UU tersebut mengatur penyelenggaraan Pusat Finansial Internasional Indonesia.
"Bahwa Undang-Undang tentang Pusat Finansial Internasional Indonesia dimaksud harus dibentuk paling lambat 3 bulan terhitung sejak Undang-Undang tentang Pengembangan dan Penguatan Sektor Keuangan diundangkan, yaitu sejak 17 Juni 2026," kata Martin saat membacakan laporan Baleg dalam rapat paripurna di Gedung Nusantara II, Kompleks Parlemen, Senayan, Jakarta, Kamis (2/7/2026).
Martin menjelaskan, dalam keadaan tertentu DPR maupun pemerintah dapat mengajukan RUU di luar Prolegnas dalam keadaan tertentu. Karena itu, kata dia, pemerintah mengajukan RUU ini untuk masuk Prolegnas 2026 pada rapat kerja 22 Juni 2026.
RUU Pusat Finansial Internasional Indonesia ini bertujuan untuk pertumbuhan ekonomi berkelanjutan dan pendalaman serta diversifikasi perekonomian nasional melalui kontribusi efektif terhadap sektor keuangan demi menyejahterakan seluruh rakyat Indonesia.
"Sehingga untuk mewujudkan kondisi tersebut perlu dibentuk Pusat Finansial Internasional Indonesia yang diberikan kewenangan khusus sebagai penggerak ekonomi Indonesia berkelanjutan di masa depan, yang merupakan konsentrasi layanan jasa keuangan, pusat pengembangan teknologi, dan layanan pendukung jasa keuangan sebagai pusat keuangan terpercaya yang pengelolaannya berdasarkan prinsip efisiensi, transparansi, dan integritas," ujarnya.

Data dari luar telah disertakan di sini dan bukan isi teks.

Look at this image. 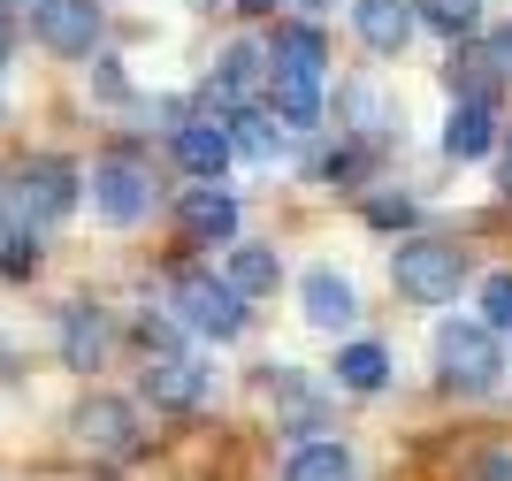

Pembentukan Pusat Finansial Internasional bertujuan untuk meningkatkan daya saing Indonesia sebagai pusat keuangan internasional, mendorong pendalaman dan inovasi sektor keuangan, menarik investasi dan pelaku usaha sektor keuangan baik nasional maupun internasional.
Lalu memfasilitasi pembiayaan sektor rill proyek nasional, pembiayaan berkelanjutan, pembiayaan iklim, pembiayaan infrastruktur dan/atau pembiayaan lainnya, serta memperkuat kontribusi sektor keuangan terhadap perekonomian nasional.
"Sesuai dengan ketentuan Pasal 47 ayat 4 Peraturan DPR RI No. 2/2020 tentang Pembentukan Undang-Undang, yang menyatakan bahwa dalam hal Badan Legislasi dan Pemerintah menyetujui usulan RUU di luar Prolegnas, maka Badan Legislasi melaporkan usulan RUU tersebut dalam rapat paripurna untuk ditetapkan," tuturnya.
Setelah mendengar laporan tersebut, Ketua DPR RI Puan Maharani meminta persetujuan terkait RUU Pusat Finansial Internasional Indonesia yang masuk dalam Prolegnas.
"Sidang dewan yang kami hormati, sekarang kami menanyakan kepada sidang dewan yang terhormat apakah laporan badan legislasi terhadap usulan rancangan undang-undang di luar Prolegnas dapat disetujui?" tanya Puan, disambut persetujuan anggota dewan yang hadir.
"Selanjutnya persetujuan rapat paripurna ini akan ditindaklanjuti sesuai mekanisme yang berlaku," tutupnya.